## Provided passage
>>

In order to recreate in the
tunnel on Earth the alien wind conditions on Titan, the team of
scientists had to increase the air pressure in the wind tunnel to about
12 times the surface pressure of our own planet. In addition, they
compensated for the low density of Titan "sand" and the moon-world's
reduced gravity by using numerical modeling.
In summary, the
scientists explain that "This simulation reproduces the fundamental
physics governing particle motion thresholds on Titan." They further
note that earlier studies designed to replicate the conditions on our
own planet and Mars, yielded results that were questionable under the
conditions that exist on Titan.
The findings of the wind tunnel
experiments reveal that the earlier calculations for wind speeds needed
to lift particles were about 40 to 50 percent too slow. The new study
shows that near the surface of Titan, the most readily moved sand-sized
particles require winds of at least 3.2 miles per hour (1.4 meters per
second) in order to start moving.
That doesn't sound like much, commented Dr. Nathan Bridges in the December 6, 2014 ASU Press Release,
"but it makes more sense when you realize this is a dense atmosphere
blowing against particles that are very light." Dr. Bridges, of the
Johns Hopkins University Applied Physics Laboratory, is one of the
study's co-authors.

<<

## Written exercise 1
Count the lines of the rows that contain the string "green", with case counting, and reply with the number alone.
These rows have no connection to the Titan wind tunnel passage.

## Provided records
>>

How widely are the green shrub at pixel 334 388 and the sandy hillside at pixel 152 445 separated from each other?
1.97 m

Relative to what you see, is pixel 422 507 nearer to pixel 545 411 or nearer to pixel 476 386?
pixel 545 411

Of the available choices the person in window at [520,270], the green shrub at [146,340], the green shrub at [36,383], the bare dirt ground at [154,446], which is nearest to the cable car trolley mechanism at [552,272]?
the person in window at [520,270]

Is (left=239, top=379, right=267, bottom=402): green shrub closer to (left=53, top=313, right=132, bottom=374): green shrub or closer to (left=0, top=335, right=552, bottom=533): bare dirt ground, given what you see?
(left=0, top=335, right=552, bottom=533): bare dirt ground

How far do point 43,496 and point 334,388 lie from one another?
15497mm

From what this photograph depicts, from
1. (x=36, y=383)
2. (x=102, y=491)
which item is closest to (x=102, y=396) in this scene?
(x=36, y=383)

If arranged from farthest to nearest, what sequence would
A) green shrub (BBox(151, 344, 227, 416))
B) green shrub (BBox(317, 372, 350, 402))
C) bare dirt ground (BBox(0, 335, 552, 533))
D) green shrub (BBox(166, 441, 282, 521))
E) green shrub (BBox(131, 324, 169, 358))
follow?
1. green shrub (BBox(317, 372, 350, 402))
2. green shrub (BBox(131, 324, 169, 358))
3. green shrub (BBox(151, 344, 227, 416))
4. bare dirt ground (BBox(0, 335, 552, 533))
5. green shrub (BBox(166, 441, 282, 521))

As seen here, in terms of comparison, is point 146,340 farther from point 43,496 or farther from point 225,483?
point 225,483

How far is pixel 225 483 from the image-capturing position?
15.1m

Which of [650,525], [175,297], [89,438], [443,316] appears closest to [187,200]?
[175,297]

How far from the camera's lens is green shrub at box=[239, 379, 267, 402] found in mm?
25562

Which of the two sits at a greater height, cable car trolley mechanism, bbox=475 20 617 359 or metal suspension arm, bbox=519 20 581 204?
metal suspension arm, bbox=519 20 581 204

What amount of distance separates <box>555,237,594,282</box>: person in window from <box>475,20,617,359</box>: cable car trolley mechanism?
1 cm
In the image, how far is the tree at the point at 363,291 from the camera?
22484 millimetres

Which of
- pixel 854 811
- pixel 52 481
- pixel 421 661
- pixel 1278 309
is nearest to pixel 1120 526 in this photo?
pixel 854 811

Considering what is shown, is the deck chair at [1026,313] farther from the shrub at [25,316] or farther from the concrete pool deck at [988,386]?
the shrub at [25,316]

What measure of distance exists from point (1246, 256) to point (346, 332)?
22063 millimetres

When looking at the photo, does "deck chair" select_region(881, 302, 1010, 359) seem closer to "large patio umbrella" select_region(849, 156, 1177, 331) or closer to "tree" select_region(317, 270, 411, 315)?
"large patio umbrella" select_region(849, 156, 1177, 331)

<<

## Written exercise 2
Answer these questions from the Titan wind tunnel passage, one per line:
(a) About how many times Earth's surface pressure was the air pressure in the wind tunnel raised to?
(b) What minimum wind speed do the most readily moved sand-sized particles near Titan's surface need to start moving?
(c) What institution is Dr. Nathan Bridges from?

## Task response 1
12

## Task response 2
(a) About 12 times.
(b) At least 3.2 miles per hour (1.4 meters per second).
(c) The Johns Hopkins University Applied Physics Laboratory.